Drei Windhunde bewachen eine schrundige Landschaft. Schwarze Striemen legen sich über rot hervorbrechende Ackerkrumen. Seerosen schwimmen im unbestimmten Raum auf dem Bild von Gudrun Venter. Die Hunde sehen aus wie von Narben gezeichnet. In Hab-Acht-Stellung posieren sie im Kunstmuseum Dieselkraftwerk Cottbus. „Windspiele, oder die Stofftiere des Königs“ nennt Solveig Karen Bolduan ihre Installation. Sie möchte ihre Arbeit eigentlich nicht erklären, spricht dann aber doch über „Preußen als Negativgebilde“, das die 51-Jährige in ihrer Kindheit kennen gelernt habe.

„MARKierungen“ ist der Titel der Ausstellung von zwölf Künstlern, die vom Dieselkraftwerk zusammen mit dem in Potsdam ansässigen Brandenburgischen Verband Bildender Künstler initiert wurde.
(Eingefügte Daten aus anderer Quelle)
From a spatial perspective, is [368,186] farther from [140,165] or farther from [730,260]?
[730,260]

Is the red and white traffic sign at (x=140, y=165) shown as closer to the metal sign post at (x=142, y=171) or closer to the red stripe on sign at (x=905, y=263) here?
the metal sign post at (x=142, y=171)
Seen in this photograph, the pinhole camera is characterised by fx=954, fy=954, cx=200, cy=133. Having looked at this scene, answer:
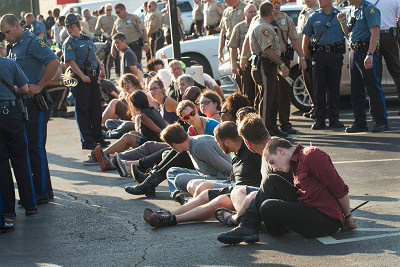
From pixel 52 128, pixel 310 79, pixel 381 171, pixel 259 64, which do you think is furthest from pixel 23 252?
pixel 52 128

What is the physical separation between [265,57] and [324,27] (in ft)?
3.29

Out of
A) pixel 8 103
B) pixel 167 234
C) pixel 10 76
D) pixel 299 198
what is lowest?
pixel 167 234

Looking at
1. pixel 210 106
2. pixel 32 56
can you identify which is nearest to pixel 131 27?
pixel 210 106

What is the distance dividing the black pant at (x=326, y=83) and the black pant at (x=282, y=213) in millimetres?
6548

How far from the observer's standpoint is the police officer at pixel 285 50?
1418cm

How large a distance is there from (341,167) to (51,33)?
1052 inches

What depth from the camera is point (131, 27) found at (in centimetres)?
2245

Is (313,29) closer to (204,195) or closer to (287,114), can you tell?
(287,114)

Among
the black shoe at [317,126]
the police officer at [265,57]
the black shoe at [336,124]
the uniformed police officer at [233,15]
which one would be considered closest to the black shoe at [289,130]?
the black shoe at [317,126]

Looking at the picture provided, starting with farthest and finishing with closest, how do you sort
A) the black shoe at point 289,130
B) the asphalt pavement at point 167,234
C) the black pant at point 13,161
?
the black shoe at point 289,130, the black pant at point 13,161, the asphalt pavement at point 167,234

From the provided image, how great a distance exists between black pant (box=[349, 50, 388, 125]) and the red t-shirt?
618 cm

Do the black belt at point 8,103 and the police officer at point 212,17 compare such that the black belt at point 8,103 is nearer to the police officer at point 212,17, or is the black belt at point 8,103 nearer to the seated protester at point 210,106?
the seated protester at point 210,106

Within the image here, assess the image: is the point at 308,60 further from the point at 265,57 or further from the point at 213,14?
the point at 213,14

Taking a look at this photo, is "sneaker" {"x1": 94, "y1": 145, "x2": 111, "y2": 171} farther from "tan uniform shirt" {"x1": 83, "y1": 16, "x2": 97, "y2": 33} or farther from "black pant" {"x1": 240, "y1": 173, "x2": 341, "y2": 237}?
"tan uniform shirt" {"x1": 83, "y1": 16, "x2": 97, "y2": 33}
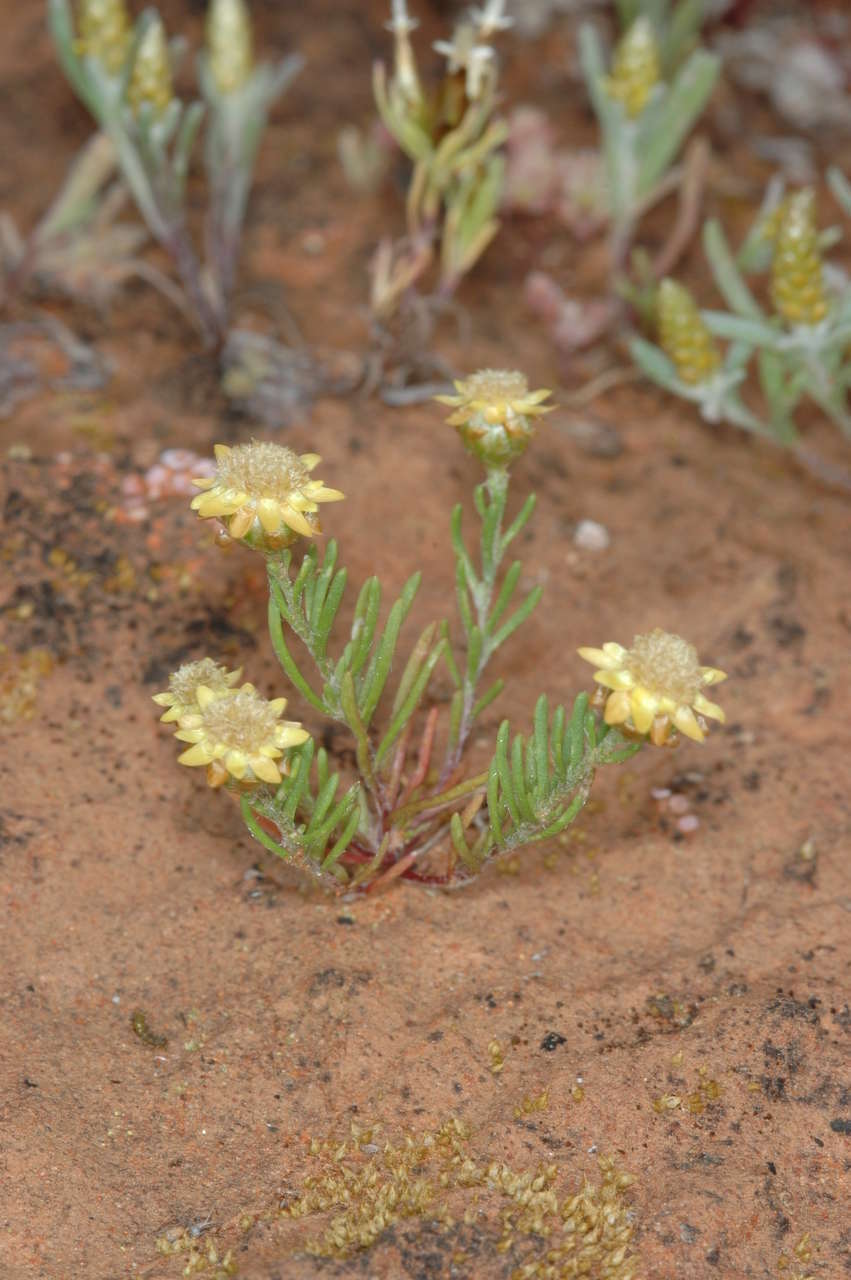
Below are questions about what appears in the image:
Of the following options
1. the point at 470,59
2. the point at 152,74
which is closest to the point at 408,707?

Die erste Zusammenarbeit dieser Art.

„MARKierungen“ sei eine „Suche nach eigener Standortbestimmung, eine künstlerische Forschung nach Herkommen, Lebenswegen und Zukunftslinien“, erklärt der Kurator Jörg Sperling. „In der Mark Brandenburg herrscht eine eher tradierte Bildauffassung vor“, räumt er ein. Diese Einschätzung bestätigen schöne Holzschnitte von Hans Georg Wagner ebenso wie sorgsam abgezogene Silbergelatinefotos von Alexander Janetzko. Vielleicht gerade wegen dieser Bildauffassung wirkt die Ausstellung wie eine stimmungsvolle Momentaufnahme. Obwohl die vertretenen Positionen vielfältig sind, prägen die mittlerweile immer dünner besiedelte Landschaft und die unmittelbar vergangene Geschichte erkennbar die Lebenswege und Arbeitsweisen aller Künstler.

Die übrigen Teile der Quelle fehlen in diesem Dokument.